**Collected data:**
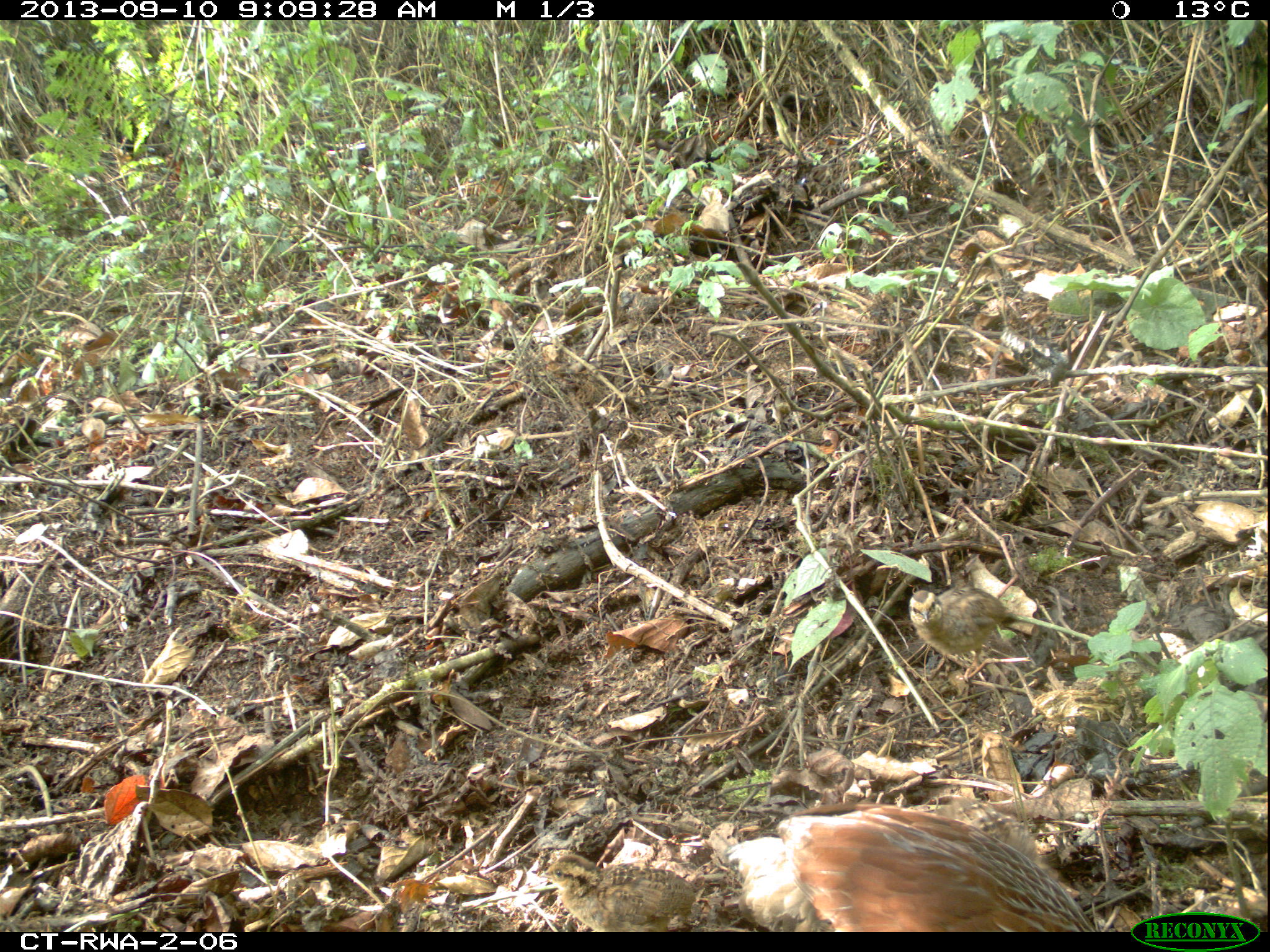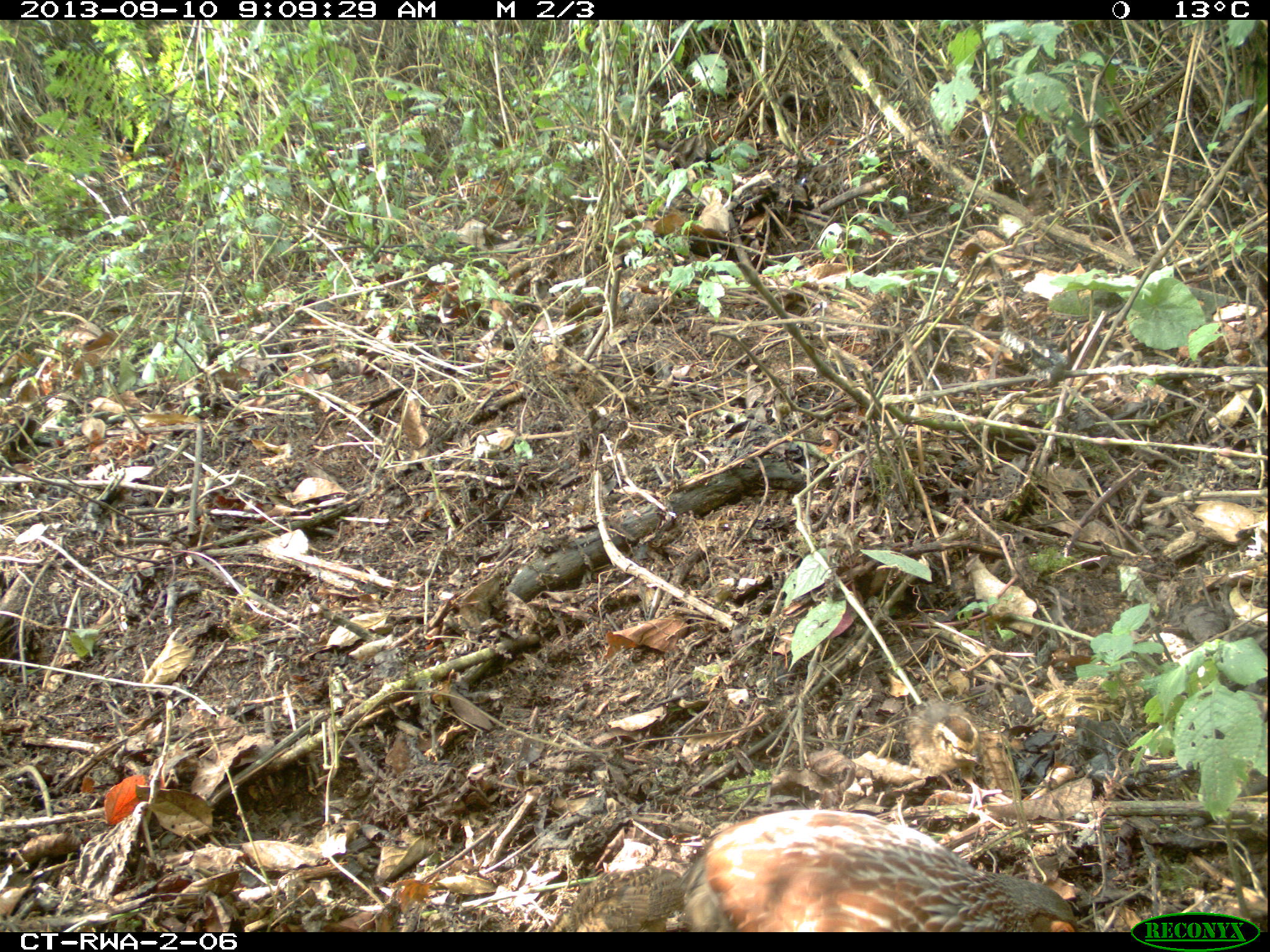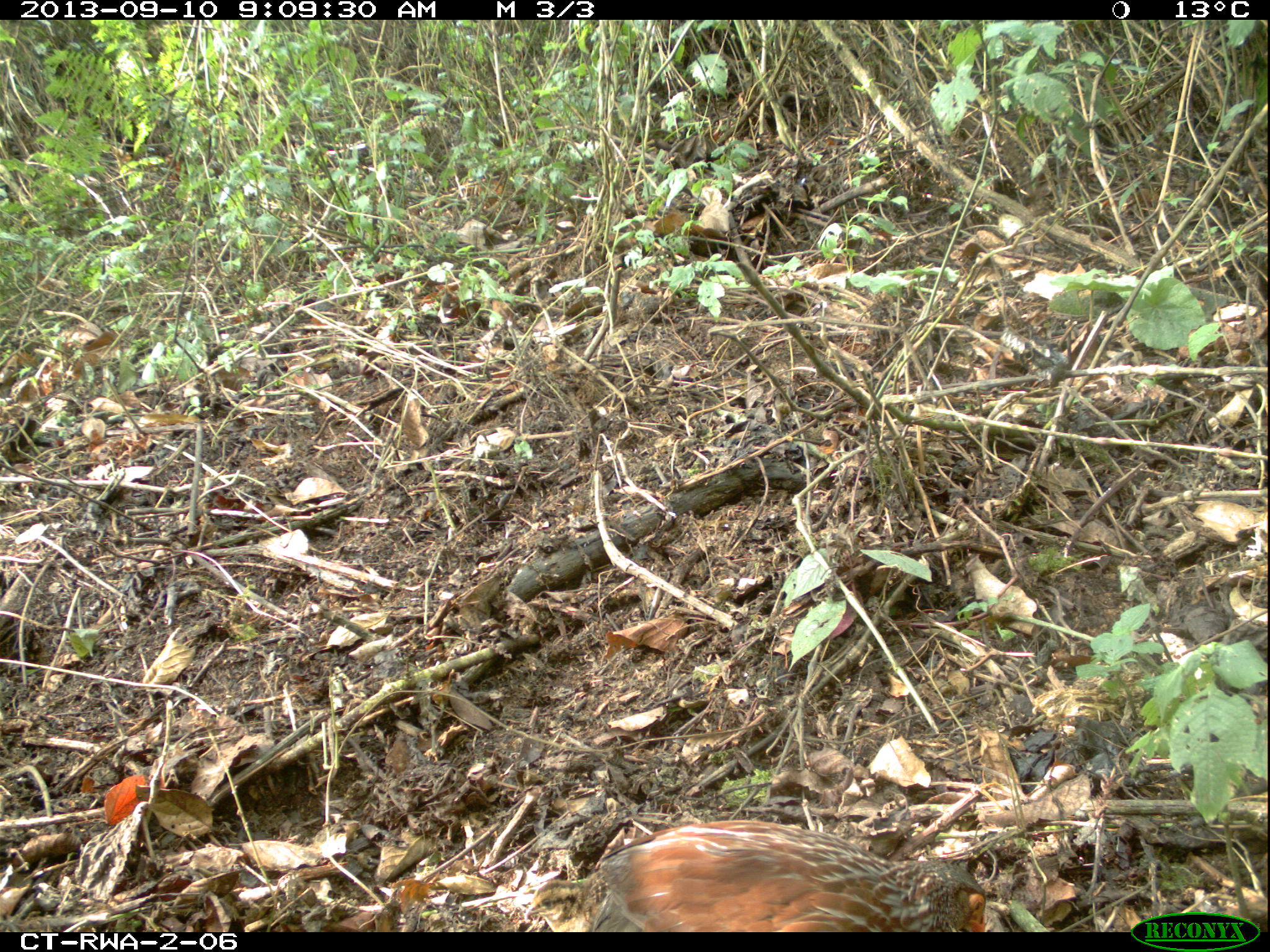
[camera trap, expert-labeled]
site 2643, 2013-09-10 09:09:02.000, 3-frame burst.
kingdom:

**Assignment:** Everything in the material except the pictures should be restated word for word.

**Written solution:**
[camera trap, expert-labeled]
site 2643, 2013-09-10 09:09:02.000, 3-frame burst.
kingdom:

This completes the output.